## start Records for this exercise

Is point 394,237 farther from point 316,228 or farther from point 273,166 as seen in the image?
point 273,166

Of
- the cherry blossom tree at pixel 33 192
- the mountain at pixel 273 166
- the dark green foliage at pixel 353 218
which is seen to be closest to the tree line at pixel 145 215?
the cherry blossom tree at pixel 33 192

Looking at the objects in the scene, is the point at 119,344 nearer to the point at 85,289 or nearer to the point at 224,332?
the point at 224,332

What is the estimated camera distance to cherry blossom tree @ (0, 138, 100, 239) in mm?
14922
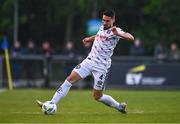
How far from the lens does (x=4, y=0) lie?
53688mm

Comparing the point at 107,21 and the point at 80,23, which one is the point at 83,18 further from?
the point at 107,21

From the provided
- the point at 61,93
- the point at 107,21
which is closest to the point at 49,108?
the point at 61,93

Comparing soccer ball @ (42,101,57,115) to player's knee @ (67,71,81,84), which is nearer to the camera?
soccer ball @ (42,101,57,115)

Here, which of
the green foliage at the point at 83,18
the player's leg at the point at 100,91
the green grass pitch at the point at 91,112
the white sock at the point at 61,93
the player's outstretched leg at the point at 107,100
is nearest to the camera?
the green grass pitch at the point at 91,112

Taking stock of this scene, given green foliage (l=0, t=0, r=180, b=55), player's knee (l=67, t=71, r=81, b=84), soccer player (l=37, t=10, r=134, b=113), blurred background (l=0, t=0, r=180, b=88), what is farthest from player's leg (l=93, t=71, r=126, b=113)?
green foliage (l=0, t=0, r=180, b=55)

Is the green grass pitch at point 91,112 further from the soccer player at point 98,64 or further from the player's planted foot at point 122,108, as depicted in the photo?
the soccer player at point 98,64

## end Records for this exercise

Problem statement
Convert the lines of the records above into a Markdown table with two columns, "Entry" for the row number and "Content" for the line. Leave out blank lines and pictures.

Task result
| Entry | Content |
|---|---|
| 1 | Is point 394,237 farther from point 316,228 or farther from point 273,166 as seen in the image? |
| 2 | point 273,166 |
| 3 | Of |
| 4 | - the cherry blossom tree at pixel 33 192 |
| 5 | - the mountain at pixel 273 166 |
| 6 | - the dark green foliage at pixel 353 218 |
| 7 | which is seen to be closest to the tree line at pixel 145 215? |
| 8 | the cherry blossom tree at pixel 33 192 |
| 9 | Looking at the objects in the scene, is the point at 119,344 nearer to the point at 85,289 or nearer to the point at 224,332? |
| 10 | the point at 224,332 |
| 11 | What is the estimated camera distance to cherry blossom tree @ (0, 138, 100, 239) in mm? |
| 12 | 14922 |
| 13 | How far from the lens does (x=4, y=0) lie? |
| 14 | 53688mm |
| 15 | Comparing the point at 107,21 and the point at 80,23, which one is the point at 83,18 further from? |
| 16 | the point at 107,21 |
| 17 | From the provided |
| 18 | - the point at 61,93 |
| 19 | - the point at 107,21 |
| 20 | which is closest to the point at 49,108? |
| 21 | the point at 61,93 |
| 22 | Comparing soccer ball @ (42,101,57,115) to player's knee @ (67,71,81,84), which is nearer to the camera? |
| 23 | soccer ball @ (42,101,57,115) |
| 24 | Here, which of |
| 25 | the green foliage at the point at 83,18 |
| 26 | the player's leg at the point at 100,91 |
| 27 | the green grass pitch at the point at 91,112 |
| 28 | the white sock at the point at 61,93 |
| 29 | the player's outstretched leg at the point at 107,100 |
| 30 | is nearest to the camera? |
| 31 | the green grass pitch at the point at 91,112 |
| 32 | Taking stock of this scene, given green foliage (l=0, t=0, r=180, b=55), player's knee (l=67, t=71, r=81, b=84), soccer player (l=37, t=10, r=134, b=113), blurred background (l=0, t=0, r=180, b=88), what is farthest from player's leg (l=93, t=71, r=126, b=113)? |
| 33 | green foliage (l=0, t=0, r=180, b=55) |
| 34 | Is the green grass pitch at point 91,112 further from the soccer player at point 98,64 or further from the player's planted foot at point 122,108, as depicted in the photo? |
| 35 | the soccer player at point 98,64 |